Saturday, 27 September 2008

The Three Peaks

25 miles and 5,000ft of climb in 12 hours? Hmmmm...


The start and (left) the finish. In about 12 hours we can have a pint...

I had been meaning to do the Yorkshire Three Peaks for years - and I mean years. I'd done two in a day several times in varying combinations but never the Full Monty. I always seemed to have the fitness but not the time, or the time but not the fitness. All in all it was a study in procrastination, and when the late opportunity of some September leave presented itself, which would be only a mere three weeks after completing Hadrian's Wall (which would be a good - though not ideal - training exercise), I grabbed it. It was now or never... Saturday, 20th September 2008 would be the day.


Danny and I had spent the previous Wednesday warming up with a low-level 10-mile walk around Clapham and Austwick, then on the Thursday meeting with Phil in Settle we did a 14-mile walk to Malham and back. Friday would be a rest day of sorts, but there was something that we needed to do in the morning first. I was familiar with most of the route, apart from the section between Pen-Y-Gent and Ribblehead. This is one of the trickiest parts of the route because of Black Dub Moss, a notorious peat bog stretching for nearly two miles towards High Birkwith and firmer ground.


St Oswald's church, Horton-In-Ribblesdale


Crossing it would be a tiring, slow and foot-wetting experience at the end of a normal summer, but after almost two months of near-perpetual rain it promised to be even worse. We, however, had a cunning plan...more of which later.


Pen-Y-Gent (2,276 ft) in the morning mist

Danny, Debbie, Phil and I set off in the breaking dawn light at 6.30am from our quarters at The Golden Lion in Settle. Our plan was to meet Lesley and Dan (who had decided to camp at the start point of Horton-In-Ribblesdale) at the village's famous Pen-Y-Gent cafe for a 7am start. We arrived at 6.55am, but there was no sign of them. The normally tranquil village had the atmosphere of Daytona Beach at Spring Break - literally hundreds of (mostly young) boisterous people putting on their boots and rucksacks at their cars or on the campsite, an almost surreal sight given the hour.


Eventually we located a rather hassled Lesley outside Horton's Golden Lion pub, where she and Dan were to spend the Saturday night. Her car had been boxed in at the campsite and she'd only just been able to move it, this on top of a night of virtually nil sleep due to the "C**** on the campsite" as she put it, who after a long and raucous night had seemingly decided to eschew any form of sleep and simply head out on the walk. Ahhh, youth...


Lesley, Dan and Debbie take a breather (photo: Danny Goh)

We finally got under way at 7.20am, and headed for Pen-Y-Gent through the morning mist.

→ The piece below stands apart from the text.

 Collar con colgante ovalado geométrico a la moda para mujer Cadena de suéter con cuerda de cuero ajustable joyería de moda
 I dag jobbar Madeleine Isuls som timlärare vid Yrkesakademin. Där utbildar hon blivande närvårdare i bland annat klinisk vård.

Initially we going at a cracking pace which I immediately knew we would never be able to keep up. With so many groups, everybody was trying to create their own bit of space by speeding up but this was neutered by a significant number who were simply going fast to show off. It was going to take a long time for the field to thin out.

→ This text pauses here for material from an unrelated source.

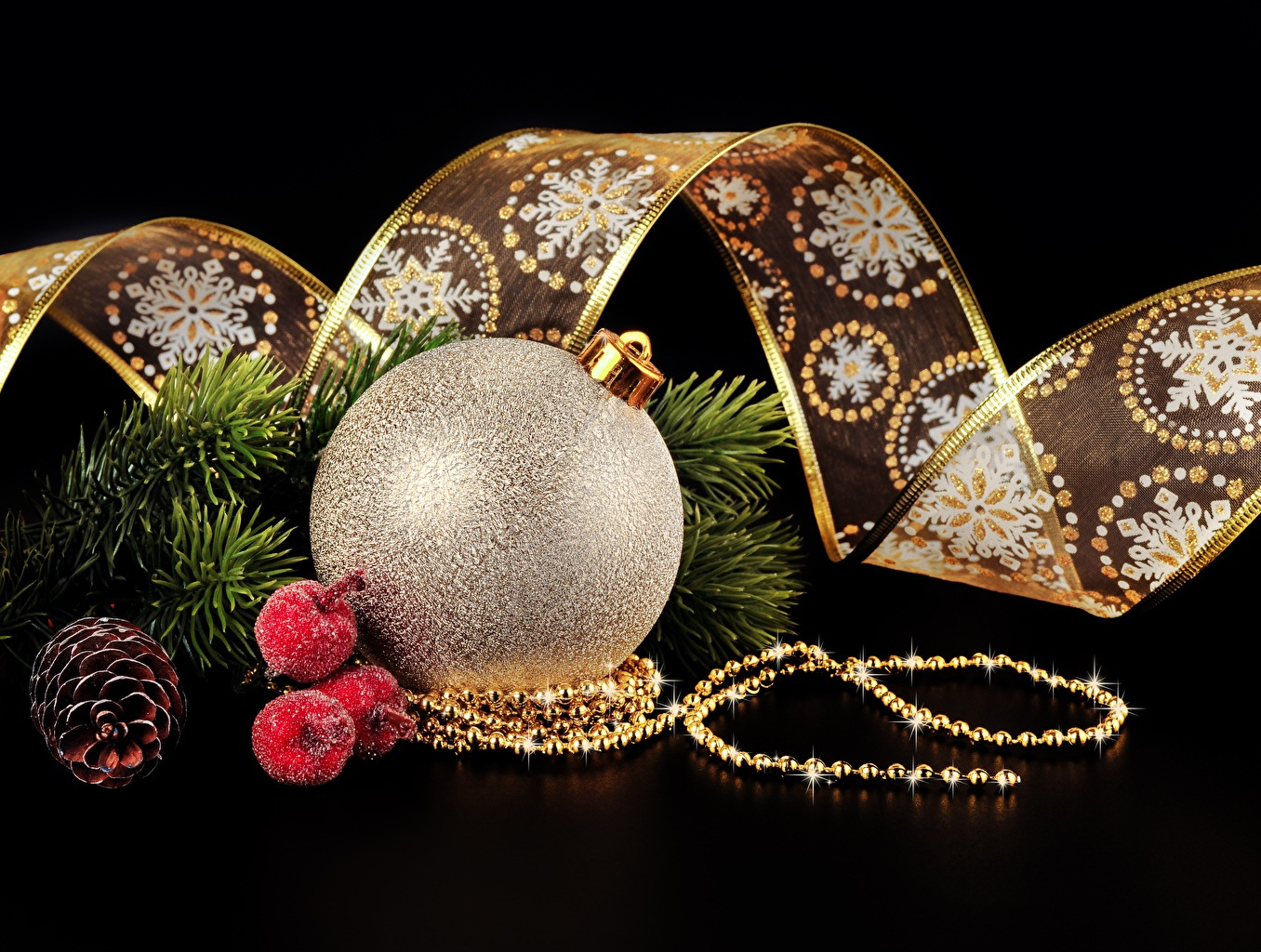 Картинки Новый год Шар шишка Лента Черный фон Рождество Шишки Шарики ленточка на черном фоне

Ingleborough, the final peak, from halfway up Pen-Y-Gent. Still over 8 hours away...


Fog at the bottom of Ribblesdale



The masses making their way up



Debbie marches on towards the rising sun



The final climb up the first peak



The last bit
Debbie at the top

We reached the trig point on Pen-Y-Gent after only an hour and a quarter, which was fairly good going - if we were going to do the walk in under 12 hours then we were most definitely on schedule. But it was early days still - we might have managed to bag one of the peaks already but we'd only notched up two and a half miles. It was a long, wearing way now to Whernside - but this was where our cunning plan came in. Rather than a slow, squelchy trudge across the notorious Black Dub Moss, on our reccy the day before we had found a shortcut from Tarn Bar, close to Hull Pot on the Pennine Way, to the Ribble Way, a little-used route further down into the Ribble Valley. Although it would add half a mile to our journey it promised relatively firm going, dry feet and a break (for a while at least) from the increasingly irritating and chavvy behaviour of some of the other groups.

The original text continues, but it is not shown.